━━━ Textauszug ━━━
Bundesgerichtshof
BGB § 138
Ein Rechtsgeschäft, welches die Parteien in der Absicht schließen, einen Dritten zu schädigen, erfüllt nicht den Tatbestand des § 138 Abs. 1 BGB, wenn es für den Dritten objektiv nicht nachteilig ist.

BGH, Urteil vom 28. 10. 2011 – V ZR 212/10; OLG Oldenburg (lexetius.com/2011,5683)

Der V. Zivilsenat des Bundesgerichtshofs hat auf die mündliche Verhandlung vom 28. Oktober 2011 durch den Vorsitzenden Richter Prof. Dr. Krüger, den Richter Dr. Lemke, die Richterin Dr. Stresemann, den Richter Dr. Czub und die Richterin Dr. Brückner für Recht erkannt:
Auf die Revision des Klägers wird das Urteil des 12. Zivilsenats des Oberlandesgerichts Oldenburg vom 5. Oktober 2010 aufgehoben.
Die Sache wird zur neuen Verhandlung und Entscheidung, auch über die Kosten des Revisionsverfahrens, an das Berufungsgericht zurückverwiesen.
━━━ Datensätze ━━━
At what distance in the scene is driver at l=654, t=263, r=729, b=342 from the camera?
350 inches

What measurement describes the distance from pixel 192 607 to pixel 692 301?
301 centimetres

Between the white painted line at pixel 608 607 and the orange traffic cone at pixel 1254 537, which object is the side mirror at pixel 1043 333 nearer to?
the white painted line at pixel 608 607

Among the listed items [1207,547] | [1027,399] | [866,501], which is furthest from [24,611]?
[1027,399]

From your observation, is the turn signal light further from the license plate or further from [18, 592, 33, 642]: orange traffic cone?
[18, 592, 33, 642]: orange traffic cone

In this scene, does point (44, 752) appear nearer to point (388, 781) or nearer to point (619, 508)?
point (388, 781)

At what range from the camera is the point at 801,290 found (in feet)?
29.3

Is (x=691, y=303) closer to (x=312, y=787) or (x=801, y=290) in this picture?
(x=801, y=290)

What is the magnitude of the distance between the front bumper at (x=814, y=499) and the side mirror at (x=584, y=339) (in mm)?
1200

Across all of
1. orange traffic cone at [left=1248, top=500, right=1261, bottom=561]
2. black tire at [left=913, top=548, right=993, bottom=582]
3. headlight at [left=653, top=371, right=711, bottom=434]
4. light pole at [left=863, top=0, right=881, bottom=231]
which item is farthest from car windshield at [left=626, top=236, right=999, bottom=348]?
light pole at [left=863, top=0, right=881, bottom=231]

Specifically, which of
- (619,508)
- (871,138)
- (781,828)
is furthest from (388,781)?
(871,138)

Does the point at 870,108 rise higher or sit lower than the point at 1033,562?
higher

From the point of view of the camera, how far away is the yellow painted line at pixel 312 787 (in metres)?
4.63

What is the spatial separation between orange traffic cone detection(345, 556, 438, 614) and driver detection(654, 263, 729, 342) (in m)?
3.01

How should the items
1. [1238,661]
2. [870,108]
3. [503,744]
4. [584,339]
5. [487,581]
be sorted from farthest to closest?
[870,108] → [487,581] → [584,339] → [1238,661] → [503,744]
━━━
**Übungsaufgaben**
**A.** In welchen Zeilen der Datensätze steht das Wort „which“? Finde jede dieser Zeilen und kopiere sie, wobei Groß- und Kleinschreibung zählt.
**B.** Wie geht das Urteil des Bundesgerichtshofs weiter? Greif es nach seinem letzten Satz auf und schreib es fort.

**Schriftliche Antworten**
**A.**
Between the white painted line at pixel 608 607 and the orange traffic cone at pixel 1254 537, which object is the side mirror at pixel 1043 333 nearer to?
Among the listed items [1207,547] | [1027,399] | [866,501], which is furthest from [24,611]?
which item is farthest from car windshield at [left=626, top=236, right=999, bottom=348]?
Specifically, which of

**B.**
[1] Tatbestand: Mit notariellem Vertrag vom 18. Dezember 2001 verpflichtete sich der Beklagte, ein Grundstück unentgeltlich an seinen Sohn, den Kläger, zu übertragen. In dem Vertrag wurde die Auflassung erklärt sowie die Umschreibung des Eigentums im Grundbuch bewilligt und beantragt. Hintergrund des Vertrages war ein – inzwischen abgeschlossenes – Scheidungs- und Unterhaltsverfahren zwischen dem Beklagten und seiner Ehefrau, in dem unklar war, ob und inwieweit der Grundbesitz des Beklagten bzw. Mieteinnahmen hieraus für Zugewinn- und Unterhaltsansprüche von Bedeutung sein würden.
[2] Durch schriftliche Erklärung vom 20. Dezember 2001 widerriefen die Parteien gegenüber dem Notar den Auftrag zum Vollzug des Vertrages. Sie wiesen den Notar an, den Vertrag erst auf erneute gemeinsame Weisung hin zu vollziehen.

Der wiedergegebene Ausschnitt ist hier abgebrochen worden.